- Education: University of Southern California (BA, MA) University of Chicago Law School (JD) University of Chicago (PhD)
- Employer: University of Chicago Law School
- Known for: Civil procedure and law and economics

= William H. J. Hubbard =

American legal scholar

William H. J. Hubbard is an American legal scholar who is currently a professor of law at the University of Chicago Law School. He is an expert on civil procedure and law and economics.

==Education and career==

Hubbard graduated from the University of Southern California with a B.A. and an M.A. summa cum laude in 1997, majoring in economics. He ranked first in his class of 2,500. He was a recipient of the National Merit Scholarship. In 2000, he graduated with a J.D. with high honors from the University of Chicago Law School, where he served as executive editor of the University of Chicago Law Review and was a member of the Order of the Coif.

After graduating from law school, Hubbard worked as a law clerk for Judge Patrick E. Higginbotham on the U.S. Court of Appeals for the Fifth Circuit. Between 2001 and 2006, he worked as an associate at Mayer Brown, specializing in commercial litigation, appellate practice, and electronic discovery. In 2011, he completed a Ph.D. in economics at the University of Chicago.

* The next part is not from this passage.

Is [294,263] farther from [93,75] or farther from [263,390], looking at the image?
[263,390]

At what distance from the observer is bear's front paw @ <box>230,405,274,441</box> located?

In 2011, Hubbard joined the University of Chicago Law School faculty as an assistant professor. He became a tenured professor in 2016 and currently also serves as the Ronald H. Coase teaching scholar. He was a visiting assistant professor of law at Harvard Law School in 2015. He has published numerous articles in the areas of civil procedure, law and economics, and comparative law. He is an editor of the Journal of Legal Studies.